What is required →
Start with the first line of the records below. Output each line exactly, ending with the one that contains "dirigen a Zubieta.".
= Beginning of Section =
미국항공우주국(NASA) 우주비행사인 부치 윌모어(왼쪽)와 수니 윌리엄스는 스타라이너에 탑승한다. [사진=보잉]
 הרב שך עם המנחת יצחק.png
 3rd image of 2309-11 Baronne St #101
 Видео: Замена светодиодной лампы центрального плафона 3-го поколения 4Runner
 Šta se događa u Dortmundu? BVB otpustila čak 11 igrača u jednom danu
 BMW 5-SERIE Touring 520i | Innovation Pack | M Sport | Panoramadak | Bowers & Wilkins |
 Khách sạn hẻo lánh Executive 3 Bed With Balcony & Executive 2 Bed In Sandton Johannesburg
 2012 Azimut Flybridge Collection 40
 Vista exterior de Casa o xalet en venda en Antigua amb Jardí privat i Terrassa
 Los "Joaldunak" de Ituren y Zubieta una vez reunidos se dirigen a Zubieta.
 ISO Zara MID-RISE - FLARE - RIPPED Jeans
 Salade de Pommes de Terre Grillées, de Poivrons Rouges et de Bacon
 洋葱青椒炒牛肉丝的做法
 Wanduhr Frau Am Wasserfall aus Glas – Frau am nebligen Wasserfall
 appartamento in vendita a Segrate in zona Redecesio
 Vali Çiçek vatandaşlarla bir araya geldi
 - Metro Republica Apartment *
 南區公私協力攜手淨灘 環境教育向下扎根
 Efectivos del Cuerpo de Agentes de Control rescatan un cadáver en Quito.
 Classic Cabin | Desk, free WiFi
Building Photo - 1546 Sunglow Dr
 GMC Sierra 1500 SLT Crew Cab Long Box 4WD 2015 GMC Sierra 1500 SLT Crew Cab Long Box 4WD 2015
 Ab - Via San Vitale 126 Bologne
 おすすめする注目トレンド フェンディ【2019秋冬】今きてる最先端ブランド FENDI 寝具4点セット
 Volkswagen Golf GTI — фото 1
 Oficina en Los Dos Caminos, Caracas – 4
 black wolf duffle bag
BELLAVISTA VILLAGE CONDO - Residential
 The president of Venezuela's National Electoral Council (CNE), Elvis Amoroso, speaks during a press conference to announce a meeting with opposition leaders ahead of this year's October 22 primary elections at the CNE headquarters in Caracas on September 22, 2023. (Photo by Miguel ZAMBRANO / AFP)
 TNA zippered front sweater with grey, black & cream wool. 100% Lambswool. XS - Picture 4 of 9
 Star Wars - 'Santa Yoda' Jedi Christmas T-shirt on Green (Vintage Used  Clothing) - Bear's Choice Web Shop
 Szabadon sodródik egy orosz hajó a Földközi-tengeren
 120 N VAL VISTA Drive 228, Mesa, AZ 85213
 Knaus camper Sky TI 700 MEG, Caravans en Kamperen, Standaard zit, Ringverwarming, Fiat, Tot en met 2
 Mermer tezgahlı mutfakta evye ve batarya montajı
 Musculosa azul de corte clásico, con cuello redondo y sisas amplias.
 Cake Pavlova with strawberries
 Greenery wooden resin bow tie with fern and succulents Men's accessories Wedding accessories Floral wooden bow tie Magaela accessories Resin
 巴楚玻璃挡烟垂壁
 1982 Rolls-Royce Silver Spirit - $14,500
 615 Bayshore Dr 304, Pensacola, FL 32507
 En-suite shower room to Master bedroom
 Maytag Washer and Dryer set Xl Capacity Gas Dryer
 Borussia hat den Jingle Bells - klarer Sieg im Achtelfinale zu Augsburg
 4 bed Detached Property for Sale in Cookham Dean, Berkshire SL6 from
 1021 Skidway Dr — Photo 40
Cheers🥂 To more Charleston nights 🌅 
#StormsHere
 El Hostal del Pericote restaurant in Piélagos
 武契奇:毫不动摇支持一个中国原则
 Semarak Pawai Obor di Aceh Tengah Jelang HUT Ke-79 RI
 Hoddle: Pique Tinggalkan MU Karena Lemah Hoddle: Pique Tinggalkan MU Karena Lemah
= End of Section =
Task answer →
미국항공우주국(NASA) 우주비행사인 부치 윌모어(왼쪽)와 수니 윌리엄스는 스타라이너에 탑승한다. [사진=보잉]
 הרב שך עם המנחת יצחק.png
 3rd image of 2309-11 Baronne St #101
 Видео: Замена светодиодной лампы центрального плафона 3-го поколения 4Runner
 Šta se događa u Dortmundu? BVB otpustila čak 11 igrača u jednom danu
 BMW 5-SERIE Touring 520i | Innovation Pack | M Sport | Panoramadak | Bowers & Wilkins |
 Khách sạn hẻo lánh Executive 3 Bed With Balcony & Executive 2 Bed In Sandton Johannesburg
 2012 Azimut Flybridge Collection 40
 Vista exterior de Casa o xalet en venda en Antigua amb Jardí privat i Terrassa
 Los "Joaldunak" de Ituren y Zubieta una vez reunidos se dirigen a Zubieta.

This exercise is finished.